Je tournai la tête vers lui, étonnée ; personne n'appelait Sa Majesté " le roi ". Pensant que son éducation était la cause d’autant d’ignorance, j'acquiesçai en silence sous l'expression de marbre du colonel. Il finit par se lever lentement, me contourna et sortit un couteau de sa poche. Fiévreuse, je restais immobile malgré les questions qui me travaillaient en suivant des yeux la lame qui s’approchait dangereusement de moi. Il n'allait tout de même pas me poignarder ? D'un geste bref, Alderic attrapa de ses grandes paumes vigoureuses mes mains nouées et me détacha enfin. Libre comme l'air, je me laissais glisser contre l'écorce tandis que le colonel s'éclipsait furtivement dans la forêt. Robin vint me trouver lorsque les soldats s'éparpillèrent dans le camp, la mine toujours aussi réprobatrice.

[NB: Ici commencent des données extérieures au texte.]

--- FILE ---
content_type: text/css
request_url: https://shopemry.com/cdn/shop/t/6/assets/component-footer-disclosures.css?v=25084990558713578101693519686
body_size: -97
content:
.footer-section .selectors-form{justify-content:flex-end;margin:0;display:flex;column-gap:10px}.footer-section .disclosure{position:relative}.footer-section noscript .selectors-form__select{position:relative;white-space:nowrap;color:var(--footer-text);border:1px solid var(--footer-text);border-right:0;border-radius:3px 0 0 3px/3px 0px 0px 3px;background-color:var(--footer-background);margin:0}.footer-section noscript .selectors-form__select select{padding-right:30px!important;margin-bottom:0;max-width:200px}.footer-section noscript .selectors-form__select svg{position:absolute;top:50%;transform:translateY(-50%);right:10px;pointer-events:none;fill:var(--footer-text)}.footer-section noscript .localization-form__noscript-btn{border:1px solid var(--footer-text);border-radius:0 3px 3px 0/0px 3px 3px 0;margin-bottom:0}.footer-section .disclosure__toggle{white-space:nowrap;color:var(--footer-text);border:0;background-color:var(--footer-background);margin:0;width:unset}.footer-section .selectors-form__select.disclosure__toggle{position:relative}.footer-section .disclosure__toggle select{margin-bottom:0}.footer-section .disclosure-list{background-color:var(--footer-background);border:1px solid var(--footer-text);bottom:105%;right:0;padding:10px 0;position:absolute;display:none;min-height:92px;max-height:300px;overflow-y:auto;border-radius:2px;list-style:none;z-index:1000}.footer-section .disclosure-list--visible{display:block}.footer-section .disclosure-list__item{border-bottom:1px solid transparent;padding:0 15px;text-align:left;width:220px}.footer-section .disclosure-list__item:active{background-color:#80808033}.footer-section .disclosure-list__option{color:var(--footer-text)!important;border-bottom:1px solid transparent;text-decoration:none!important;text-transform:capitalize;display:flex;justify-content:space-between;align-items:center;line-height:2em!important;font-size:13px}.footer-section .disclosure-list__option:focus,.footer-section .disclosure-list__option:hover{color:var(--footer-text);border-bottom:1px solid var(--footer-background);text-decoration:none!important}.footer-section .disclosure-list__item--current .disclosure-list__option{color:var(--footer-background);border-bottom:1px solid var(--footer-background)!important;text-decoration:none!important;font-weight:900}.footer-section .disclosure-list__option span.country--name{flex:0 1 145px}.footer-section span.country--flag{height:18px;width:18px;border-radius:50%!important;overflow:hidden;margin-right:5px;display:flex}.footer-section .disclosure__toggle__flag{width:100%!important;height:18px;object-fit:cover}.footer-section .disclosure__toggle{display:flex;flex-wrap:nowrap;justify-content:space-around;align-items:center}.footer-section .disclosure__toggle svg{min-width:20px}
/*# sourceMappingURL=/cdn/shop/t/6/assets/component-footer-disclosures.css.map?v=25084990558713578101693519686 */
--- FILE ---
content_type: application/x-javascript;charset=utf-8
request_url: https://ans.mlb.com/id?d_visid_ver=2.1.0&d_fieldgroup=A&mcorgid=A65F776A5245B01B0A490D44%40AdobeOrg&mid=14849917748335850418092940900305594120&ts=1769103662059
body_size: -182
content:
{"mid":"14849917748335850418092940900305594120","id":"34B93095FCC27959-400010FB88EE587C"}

- Ça a dû lui faire un choc, votre déclaration, même s'il ne l'a pas montré. C'est toute sa famille qui a péri.
- Comment ? dis-je, interloquée.
- Vous ne l'avez donc point reconnu ? C'est Seigneur Alderic Larceroy, le cadet de la famille.
J'en fus toute retournée. Derrière Alderic, cet homme aux airs durs sautant par la fenêtre d'un train, se cachait en réalité un futur roi ? Moi qui m'étais faite une mauvaise opinion de cet homme à cause de l'avis de mon entourage, je connaissais désormais la raison de sa décision. Il était fait pour l'armée et nous protégeait jusqu'au bout, contrairement à ce que tout le monde contait autour de moi. Il n'était pas quelqu'un de lâche, et je m'en voulus aussitôt d'avoir été mauvaise langue à propos de ses agissements dans le passé. Après m’avoir indiqué la tente dans laquelle je pouvais me reposer, Robin s’éloigna vers le feu de camp autour duquel bavardaient joyeusement ses camarades. Je soupirai en me redressant, soudain soulagée. Si Seigneur Alderic était un Larceroy, alors je n'étais plus seule. La France avait un autre espoir. Cependant, après avoir longuement réfléchi, je me rendis à l’évidence que cela n'allait pas être facile de le convaincre de partir avec moi, étant donné qu’il avait déjà refusé le trône une première fois. J'allais devoir être forte.